◆ PAGE EXCERPT
★ ★ ★ ★ ★ ★ ★

Shortest Transformation Sequence

Given two words, start and end, and a dictionary containing an array of words, return the length of the shortest transformation sequence to transform start to end. A transformation sequence is a series of words in which:

Each word differs from the preceding word by exactly one letter.
Each word in the sequence exists in the dictionary.

If no such transformation sequence exists, return 0.

Example:

Input: start = 'red', end = 'hit',
       dictionary = [
            'red', 'bed', 'hat', 'rod', 'rad', 'rat', 'hit', 'bad', 'bat'
       ]
Output: 5

Constraints:

All words are the same length.
All words contain only lowercase English letters.
The dictionary contains no duplicate words.

★ ★ ★ ★ ★ ★ ★

◆ STORED DATA
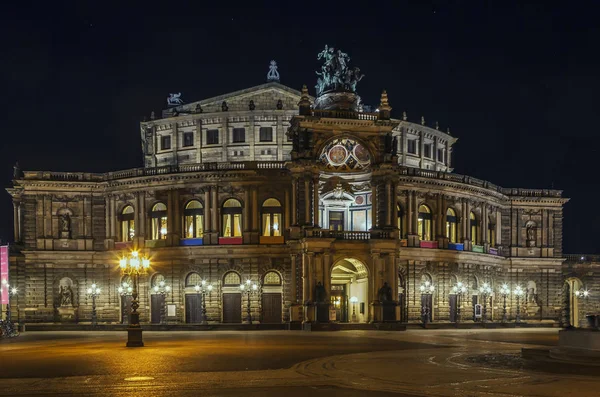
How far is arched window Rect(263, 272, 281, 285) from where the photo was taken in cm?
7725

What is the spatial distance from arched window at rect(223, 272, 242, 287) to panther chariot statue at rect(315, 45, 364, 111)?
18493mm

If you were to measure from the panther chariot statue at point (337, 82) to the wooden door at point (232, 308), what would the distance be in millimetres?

★ ★ ★ ★ ★ ★ ★

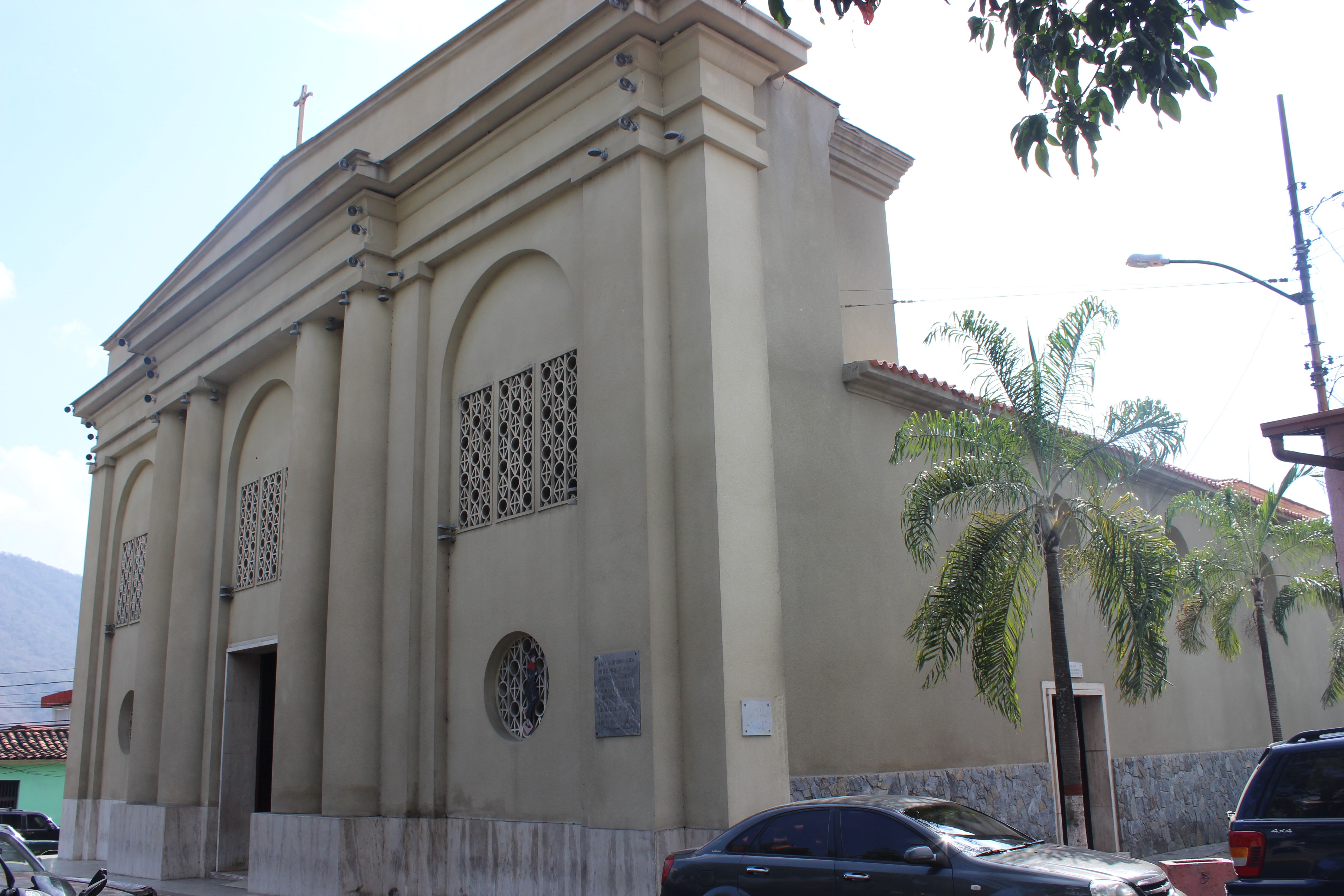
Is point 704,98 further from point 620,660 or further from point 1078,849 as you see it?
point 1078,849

★ ★ ★ ★ ★ ★ ★

◆ WHAT YOU HAVE TO DO
Write the next part of the shortest transformation sequence problem, picking up after its last line. The records have no connection to the text.

◆ IN RESPONSE
Intuition

In a transformation sequence, each transformation involves changing one letter of a word to get another word. Consider the following example:

We know our transformation sequence should start with the word “red”, but how can we identify subsequent words in the sequence? The words that could immediately follow “red” are “bed”, “rad”, or “rod”, since each differs from “red” by one letter:

Similarly, we can make a direct connection between each word and its one-letter-off neighbors:

This structure resembles a graph, indicating that finding the shortest transformation sequence involves finding the shortest path in this graph from the start node (“red”) to the end node (“hit”):

Finding the shortest path
When tasked with a graph problem that involves finding the shortest path between two nodes, BFS should come to mind. From the start node, BFS works by exploring all neighbors at a distance of 1 from the start node, followed by exploring nodes at a distance of 2, and so on. This means that once we find the end node, we’ve reached it via the shortest possible distance.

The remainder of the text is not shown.